En mission parlementaire à Bangui, la députée nationale et Questeure adjointe de l'Assemblée nationale, Grâce Neema Paininye, a attiré l’attention sur la situation sécuritaire à la frontière entre la République démocratique du Congo et la République centrafricaine, qu’elle considère comme l’un des principaux défis du Bas-Uele.

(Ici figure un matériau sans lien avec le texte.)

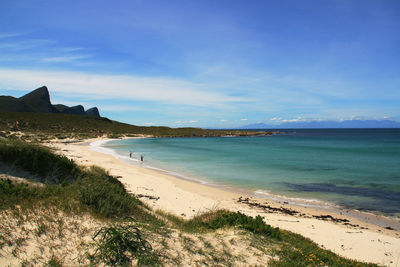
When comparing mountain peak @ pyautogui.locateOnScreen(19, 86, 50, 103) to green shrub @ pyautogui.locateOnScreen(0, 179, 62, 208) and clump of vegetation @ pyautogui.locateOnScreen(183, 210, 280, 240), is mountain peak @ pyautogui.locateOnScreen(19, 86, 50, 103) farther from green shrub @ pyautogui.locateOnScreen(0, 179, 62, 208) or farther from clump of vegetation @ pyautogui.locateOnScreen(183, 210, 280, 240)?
clump of vegetation @ pyautogui.locateOnScreen(183, 210, 280, 240)

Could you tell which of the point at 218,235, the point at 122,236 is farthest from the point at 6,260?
the point at 218,235

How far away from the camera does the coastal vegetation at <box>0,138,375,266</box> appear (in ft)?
14.7

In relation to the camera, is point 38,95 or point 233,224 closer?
point 233,224

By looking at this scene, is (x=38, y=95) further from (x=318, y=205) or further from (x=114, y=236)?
(x=114, y=236)

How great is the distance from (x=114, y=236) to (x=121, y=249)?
284mm

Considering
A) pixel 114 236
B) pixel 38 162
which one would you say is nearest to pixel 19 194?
pixel 114 236

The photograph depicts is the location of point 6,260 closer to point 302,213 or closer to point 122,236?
point 122,236

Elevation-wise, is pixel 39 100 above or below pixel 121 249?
above

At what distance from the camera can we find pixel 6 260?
399 cm

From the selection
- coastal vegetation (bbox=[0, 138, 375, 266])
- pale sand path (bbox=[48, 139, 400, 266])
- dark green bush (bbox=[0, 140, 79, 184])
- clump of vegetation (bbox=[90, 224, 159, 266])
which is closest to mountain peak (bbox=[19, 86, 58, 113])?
pale sand path (bbox=[48, 139, 400, 266])

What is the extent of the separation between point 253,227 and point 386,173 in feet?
82.9

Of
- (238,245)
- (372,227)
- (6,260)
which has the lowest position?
(372,227)

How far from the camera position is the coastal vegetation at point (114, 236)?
4484 mm

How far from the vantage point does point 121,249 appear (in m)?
4.68
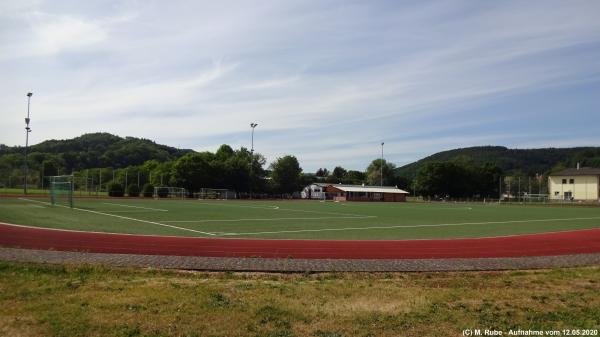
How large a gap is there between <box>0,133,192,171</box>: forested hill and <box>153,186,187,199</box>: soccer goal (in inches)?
2434

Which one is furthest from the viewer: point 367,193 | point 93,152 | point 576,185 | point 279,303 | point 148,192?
point 93,152

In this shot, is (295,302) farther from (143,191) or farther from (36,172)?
(36,172)

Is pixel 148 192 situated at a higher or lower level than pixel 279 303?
higher

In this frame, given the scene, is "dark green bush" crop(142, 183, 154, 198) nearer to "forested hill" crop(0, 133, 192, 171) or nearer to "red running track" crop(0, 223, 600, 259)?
"red running track" crop(0, 223, 600, 259)

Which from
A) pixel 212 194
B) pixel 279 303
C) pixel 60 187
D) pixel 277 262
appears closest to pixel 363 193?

Profitant de sa présence en marge de l’investiture du président Faustin-Archange Touadéra, l’élue d’Ango a échangé avec le chef de l’État centrafricain, évoquant la dégradation continue des conditions de sécurité dans cette zone. Elle a notamment relevé que « la majorité des groupes armés qui terrorisent les populations congolaises opèrent à partir du territoire centrafricain ».
D’après les données recueillies sur le terrain, plusieurs groupes rebelles franchissent régulièrement la frontière pour mener des incursions en RDC. Parmi eux figurent des éléments issus de la Séléka, de la LRA d’origine ougandaise, ainsi que d’autres groupes armés actifs dans la région. Leurs actions sont marquées par des « pillages, enlèvements d’enfants, violences contre les civils et recrutement forcé ».
La députée a indiqué que cette insécurité transfrontalière est liée, en grande partie, à l’absence de contrôle effectif de certaines zones du territoire centrafricain, notamment dans les régions proches d’Ango et de Zapay, décrites comme enclavées et difficilement accessibles.
En réponse, le président Faustin-Archange Touadéra a reconnu les limites du contrôle de l’État dans ces zones et a plaidé pour un renforcement de la coopération bilatérale. Il a estimé que « la stabilisation de la frontière ne peut être atteinte sans une collaboration étroite entre Kinshasa et Bangui ».
Parmi les solutions évoquées figurent le développement des infrastructures routières et la construction de ponts afin de désenclaver les zones frontalières, favoriser les échanges économiques et réduire l’influence des groupes armés. L’objectif étant de restaurer l’autorité de l’État du côté centrafricain.
Grâce Neema Paininye a également mis en garde contre les effets de cette insécurité prolongée, notamment le risque d’émergence de groupes d’autodéfense locaux, susceptibles de reproduire des dérives observées ailleurs dans le pays.
Elle a rappelé que « la paix dans cette zone passe avant tout par le rétablissement de l’ordre en République centrafricaine », soulignant que l’instabilité persistante dans certaines zones frontalières continue d’affecter directement les populations congolaises.
La situation sécuritaire à la frontière entre la RDC et la RCA demeure ainsi un enjeu régional nécessitant des réponses coordonnées et « durables ».